Keynote: Simplified Trials, Community Engagement Key to Reinvention of Clinical Research


Robert A. Harrington

In his keynote presentation at TCT 2015, Robert A. Harrington, MD, of Stanford University, in Stanford, Calif., addressed the need to redefine clinical research in the era of big data. 

Simplifying large trials, engaging participants via social media and investing in the next generation of clinical researchers are key tenets of this redefinition, Harrington asserted, adding that use of information technology to achieve those goals will provide high-quality data to guide practice and inform future research.

 “Less than a quarter of … our class I recommendations are supported by high-level evidence, or grade of evidence A,” Harrington said. “We can do better in [generating data about] the disease that is the most common disease across the globe.”

Simplifying trials, data collection 

Current research has strayed from the original large, simple trial paradigm, Harrington said.

“Like so many other U.S. industries, clinical research has become so expensive and inefficient, that it may no longer be a viable, competitive enterprise within our borders,” he observed. “We have to change this.”

Baseline Study – a large epidemiological collaboration developed through Duke University, Stanford Medicine and Google – is an example of a simplified trial that seeks to establish a basic understanding of human health and transition to diseases, including cancer and cardiovascular disease. Data will be collected through both innovative and conventional technologies.

“We anticipate that with every patient, at every visit, we will generate four terabytes worth of data over the course of the study,” Harrington said. “Clearly, this is an era with big data that is only made possible with information technology.”

As large clinical trials became popular, they increasingly grew in complexity, according to Harrington. In order to return to a simplified design, the research community needs to incorporate randomized questions into the collection of everyday data.

Cellphone applications – such as the Stanford-led “MyHeart Counts” project – can generate global cardiovascular data directly from patients. Information derived from app users on their physical activity, general well-being, and their sleeping and dietary habits, can be used to conduct randomized experiments provided informed consent has been obtained. 

Using the application, “we now have 6-minute walk data on more than 6,000 individuals, redefining all the previous observations that have been made about [those] standards,” Harrington said.

The training imperative  

Given the influx of all these new data, future physicians will need updated skills to incorporate innovations into their everyday practice.

“We need a new method of knowledge for our trainees; this is a different era than [when] we all entered [the medical field],” Harrington said. “They need new skills and informatics … to be able to practice utilizing large and vast amounts of information.”

Innovators also should have a place in academia, he added.

“We need our innovators to see that universities can … work in concert with our commercial colleagues and our government colleagues to move new ideas to the marketplace,” Harrington concluded.

Disclosure: 

  • Harrington reports relationships with multiple device and pharmaceutical companies.

**ASSIGNMENT:**
Duplicate the part of the keynote article starting at "In his keynote" and ending at "of big data.", keeping the wording unchanged.

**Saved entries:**
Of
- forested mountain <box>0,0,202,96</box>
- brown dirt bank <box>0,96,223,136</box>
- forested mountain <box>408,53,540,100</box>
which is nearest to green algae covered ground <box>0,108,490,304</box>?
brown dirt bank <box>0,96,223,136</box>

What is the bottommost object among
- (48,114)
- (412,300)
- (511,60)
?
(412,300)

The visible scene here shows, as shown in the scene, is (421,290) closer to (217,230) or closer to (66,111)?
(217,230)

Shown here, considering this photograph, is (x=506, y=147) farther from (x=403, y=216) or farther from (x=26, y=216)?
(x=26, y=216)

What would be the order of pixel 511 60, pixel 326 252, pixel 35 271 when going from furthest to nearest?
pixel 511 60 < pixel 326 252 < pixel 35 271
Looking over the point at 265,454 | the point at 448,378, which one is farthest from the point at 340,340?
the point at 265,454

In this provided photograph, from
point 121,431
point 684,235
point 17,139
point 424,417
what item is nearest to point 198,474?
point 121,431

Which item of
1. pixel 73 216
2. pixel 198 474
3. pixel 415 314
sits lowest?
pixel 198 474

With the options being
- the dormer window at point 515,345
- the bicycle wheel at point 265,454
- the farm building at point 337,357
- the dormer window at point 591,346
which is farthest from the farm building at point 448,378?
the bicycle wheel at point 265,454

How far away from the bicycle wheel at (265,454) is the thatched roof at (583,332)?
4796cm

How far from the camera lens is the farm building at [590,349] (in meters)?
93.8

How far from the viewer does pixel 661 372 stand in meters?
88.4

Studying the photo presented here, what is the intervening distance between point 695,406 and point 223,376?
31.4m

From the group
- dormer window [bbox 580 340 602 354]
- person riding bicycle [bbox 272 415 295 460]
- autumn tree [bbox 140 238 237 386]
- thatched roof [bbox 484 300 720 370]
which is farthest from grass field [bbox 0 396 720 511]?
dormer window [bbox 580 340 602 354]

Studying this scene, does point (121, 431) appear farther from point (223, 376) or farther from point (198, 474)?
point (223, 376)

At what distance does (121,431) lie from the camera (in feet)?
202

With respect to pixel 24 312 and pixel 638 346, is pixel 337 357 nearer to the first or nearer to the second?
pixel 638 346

==

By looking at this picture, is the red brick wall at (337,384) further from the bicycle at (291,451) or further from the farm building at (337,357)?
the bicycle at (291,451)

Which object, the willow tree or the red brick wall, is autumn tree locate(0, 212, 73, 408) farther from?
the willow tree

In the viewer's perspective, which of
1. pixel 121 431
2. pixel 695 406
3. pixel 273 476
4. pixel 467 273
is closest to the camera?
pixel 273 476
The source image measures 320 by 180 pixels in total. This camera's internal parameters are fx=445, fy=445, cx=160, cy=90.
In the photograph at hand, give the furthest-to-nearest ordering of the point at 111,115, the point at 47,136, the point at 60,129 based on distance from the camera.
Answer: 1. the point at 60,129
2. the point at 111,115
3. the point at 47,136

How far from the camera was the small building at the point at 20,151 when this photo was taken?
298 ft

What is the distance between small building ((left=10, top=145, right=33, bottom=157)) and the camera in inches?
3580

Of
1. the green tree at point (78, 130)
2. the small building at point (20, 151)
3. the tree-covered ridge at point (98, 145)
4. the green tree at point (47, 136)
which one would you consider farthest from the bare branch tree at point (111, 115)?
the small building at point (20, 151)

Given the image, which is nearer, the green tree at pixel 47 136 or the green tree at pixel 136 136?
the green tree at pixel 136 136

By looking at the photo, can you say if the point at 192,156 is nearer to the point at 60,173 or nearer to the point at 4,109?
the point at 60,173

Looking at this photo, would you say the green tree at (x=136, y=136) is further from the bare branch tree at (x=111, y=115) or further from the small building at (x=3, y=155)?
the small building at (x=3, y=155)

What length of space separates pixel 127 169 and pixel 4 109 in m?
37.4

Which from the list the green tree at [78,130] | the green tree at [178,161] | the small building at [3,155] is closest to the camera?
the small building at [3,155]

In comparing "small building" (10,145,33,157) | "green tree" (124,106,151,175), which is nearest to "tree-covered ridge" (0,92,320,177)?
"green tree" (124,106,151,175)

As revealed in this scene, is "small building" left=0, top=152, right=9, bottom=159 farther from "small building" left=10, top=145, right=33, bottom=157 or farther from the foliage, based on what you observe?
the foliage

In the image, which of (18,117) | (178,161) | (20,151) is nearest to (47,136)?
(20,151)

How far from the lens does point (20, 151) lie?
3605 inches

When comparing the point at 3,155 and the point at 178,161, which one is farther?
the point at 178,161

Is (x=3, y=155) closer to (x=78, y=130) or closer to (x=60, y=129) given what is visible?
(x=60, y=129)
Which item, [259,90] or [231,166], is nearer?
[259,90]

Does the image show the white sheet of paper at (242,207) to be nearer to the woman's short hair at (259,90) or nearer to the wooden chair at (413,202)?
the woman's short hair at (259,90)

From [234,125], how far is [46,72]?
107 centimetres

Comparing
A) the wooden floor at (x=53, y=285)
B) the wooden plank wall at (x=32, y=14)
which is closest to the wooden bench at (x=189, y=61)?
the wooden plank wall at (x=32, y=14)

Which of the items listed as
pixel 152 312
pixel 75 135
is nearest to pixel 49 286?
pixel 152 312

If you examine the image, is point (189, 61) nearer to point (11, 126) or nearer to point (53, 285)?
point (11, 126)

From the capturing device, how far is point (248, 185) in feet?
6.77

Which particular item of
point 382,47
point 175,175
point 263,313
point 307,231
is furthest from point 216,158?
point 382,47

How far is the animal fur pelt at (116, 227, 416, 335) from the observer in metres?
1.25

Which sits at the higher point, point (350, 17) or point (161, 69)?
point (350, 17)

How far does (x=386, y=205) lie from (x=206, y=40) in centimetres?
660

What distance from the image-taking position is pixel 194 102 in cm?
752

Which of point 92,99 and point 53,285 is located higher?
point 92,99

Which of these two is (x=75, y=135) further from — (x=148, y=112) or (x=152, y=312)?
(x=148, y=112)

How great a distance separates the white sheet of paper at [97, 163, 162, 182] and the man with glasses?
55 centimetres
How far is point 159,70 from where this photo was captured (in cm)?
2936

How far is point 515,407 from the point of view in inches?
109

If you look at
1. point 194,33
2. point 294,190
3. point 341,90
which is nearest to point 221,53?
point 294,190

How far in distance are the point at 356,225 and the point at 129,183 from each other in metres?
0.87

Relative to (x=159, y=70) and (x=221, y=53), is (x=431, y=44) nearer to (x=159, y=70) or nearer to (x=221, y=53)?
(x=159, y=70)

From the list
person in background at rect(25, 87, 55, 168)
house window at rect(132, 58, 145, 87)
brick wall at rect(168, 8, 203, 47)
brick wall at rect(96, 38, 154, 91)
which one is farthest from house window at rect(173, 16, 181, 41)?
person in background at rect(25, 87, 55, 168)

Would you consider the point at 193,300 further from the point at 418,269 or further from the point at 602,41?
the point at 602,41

* * *

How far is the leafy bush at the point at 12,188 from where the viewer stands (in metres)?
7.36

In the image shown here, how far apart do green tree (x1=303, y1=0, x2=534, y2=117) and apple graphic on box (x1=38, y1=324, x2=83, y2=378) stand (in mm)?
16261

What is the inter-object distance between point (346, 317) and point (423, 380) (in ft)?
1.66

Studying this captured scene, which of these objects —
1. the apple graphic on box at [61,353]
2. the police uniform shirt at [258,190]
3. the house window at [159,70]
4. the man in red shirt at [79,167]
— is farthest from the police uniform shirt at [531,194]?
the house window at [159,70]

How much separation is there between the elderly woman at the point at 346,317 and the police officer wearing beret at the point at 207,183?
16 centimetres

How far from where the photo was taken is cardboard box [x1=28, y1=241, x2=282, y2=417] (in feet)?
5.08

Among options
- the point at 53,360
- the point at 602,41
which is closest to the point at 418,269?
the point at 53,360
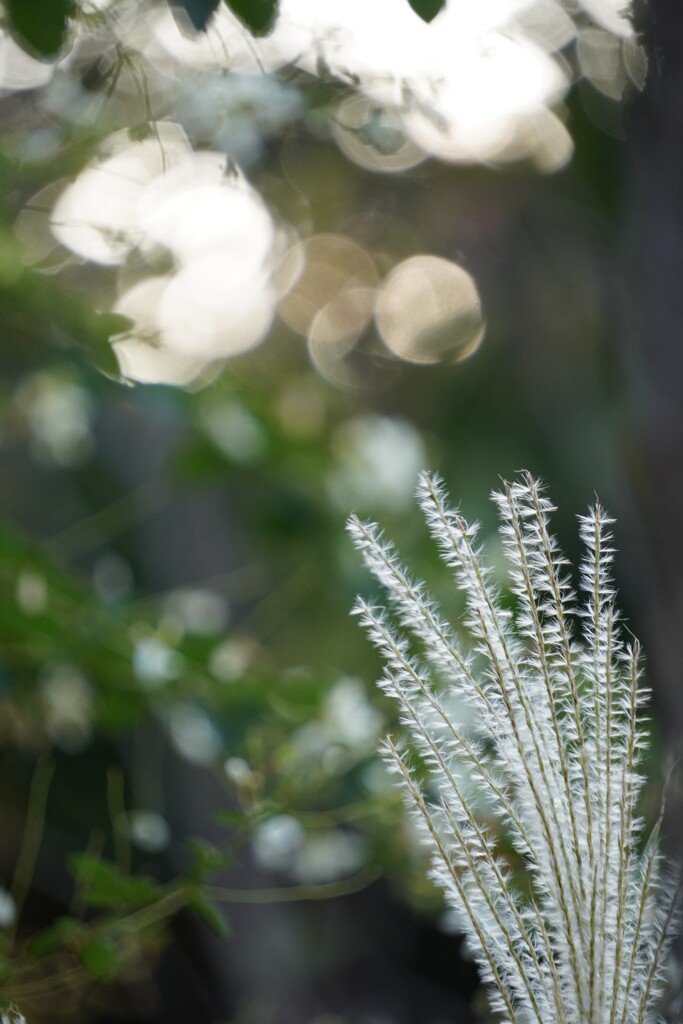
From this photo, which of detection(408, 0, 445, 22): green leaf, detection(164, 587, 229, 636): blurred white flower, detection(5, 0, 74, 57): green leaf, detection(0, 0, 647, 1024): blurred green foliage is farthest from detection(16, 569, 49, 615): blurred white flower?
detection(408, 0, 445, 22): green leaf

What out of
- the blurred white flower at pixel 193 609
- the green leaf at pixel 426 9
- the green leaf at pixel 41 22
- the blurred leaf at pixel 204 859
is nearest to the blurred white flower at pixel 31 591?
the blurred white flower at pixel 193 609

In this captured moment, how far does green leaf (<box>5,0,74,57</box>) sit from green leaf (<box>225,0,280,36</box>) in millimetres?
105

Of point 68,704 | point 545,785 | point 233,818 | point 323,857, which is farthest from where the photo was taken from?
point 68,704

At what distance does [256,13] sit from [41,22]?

**RESULT:**
In his keynote presentation at TCT 2015, Robert A. Harrington, MD, of Stanford University, in Stanford, Calif., addressed the need to redefine clinical research in the era of big data.